• ESERCIZIO A:
Riporta alla lettera gli interrogativi che, nel brano sulla concezione fascista dello Stato qui sotto, seguono le parole «precisandoli:».
• ESERCIZIO B:
Rispondi per favore a queste domande sul brano qui sotto:
(i) Come definisce Mussolini, nella sua risposta, la contraddizione imputata al Fascismo?
(ii) In quale posizione, secondo Biggini, è racchiuso gran parte del travaglio storico della Rivoluzione delle Camicie Nere?
(iii) In quale opera di Mussolini la concezione fascista dello Stato avrà sviluppi «in modo speciale»?
━━ TESTO DI PARTENZA ━━
Nella posizione di “Stato e anti-Stato – dice Biggini – è racchiuso gran parte del travaglio storico della Rivoluzione delle Camicie Nere”

Insomma: “il Fascismo vuole restaurare o sovvertire lo Stato?”. È l’interrogativo sul quale ci siamo lasciati ieri. Un interrogativo che viene esaminato da Biggini, che si richiama ancora una volta a Mussolini. Vediamo: “Interrogativi – dice il ministro – che raccoglieva appunto Mussolini in Gerarchia, precisandoli: è ordine o disordine? Si può essere o non essere? Si può essere conservatori e sovversivi al tempo stesso? Come intende uscire il fascismo da circolo vizioso di questa sua paradossale contraddizione? E rispondeva: il Fascismo è già uscito da questa contraddizione perché la contraddizione che gli viene imputata non esiste, è semplicemente apparente, non sostanziale. E così rispondendo aveva  modo di precisare, per la prima volta, la concezione fascista dello Stato nel suo significato universale e rivoluzionario e nel suo aspetto particolare come Stato italiano. Quella concezione che avrà poi da Lui ampi profondi originali sviluppi in tutti i suoi scritti e discorsi e, in modo speciale, nella sua dottrina fascista”. Dice poi Biggini che per comprendere compiutamente il pensiero di Mussolini occorre chiarire questa posizione di “Stato e anti-Stato”, nella quale “è racchiuso gran parte del travaglio storico della Rivoluzione delle Camicie Nere”, e precisa che “senza tale intelligenza non è possibile avvicinarci alla realtà dello Stato fascista, alla concezione mussoliniana dello Stato”.
━━━
━━ VOCI FORNITE ━━
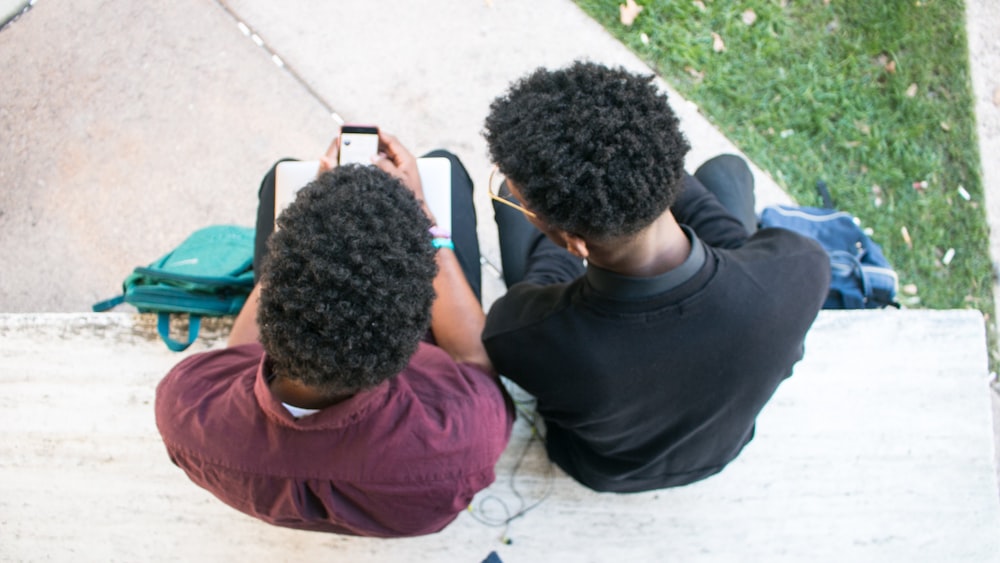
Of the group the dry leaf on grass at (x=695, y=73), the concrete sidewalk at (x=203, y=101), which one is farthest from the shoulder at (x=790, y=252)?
━━━
━━ VOCI FORNITE ━━
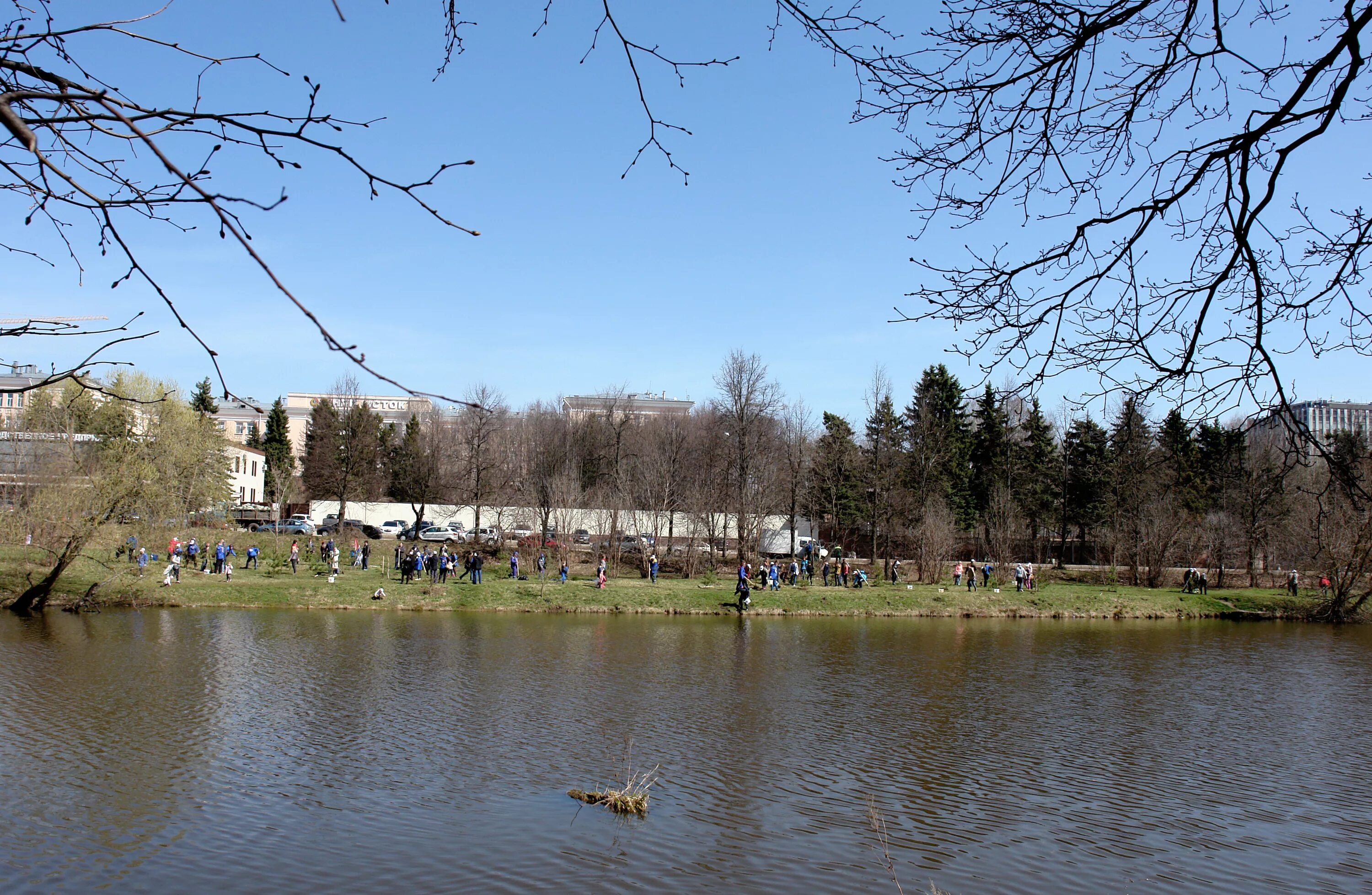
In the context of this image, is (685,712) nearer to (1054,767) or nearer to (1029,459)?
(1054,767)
━━━
• RISULTATO FINALE A:
- è ordine o disordine?
- Si può essere o non essere?
- Si può essere conservatori e sovversivi al tempo stesso?
- Come intende uscire il fascismo da circolo vizioso di questa sua paradossale contraddizione?

• RISULTATO FINALE B:
(i) Dice che non esiste ed è semplicemente apparente, non sostanziale.
(ii) Nella posizione di «Stato e anti-Stato».
(iii) Nella sua dottrina fascista.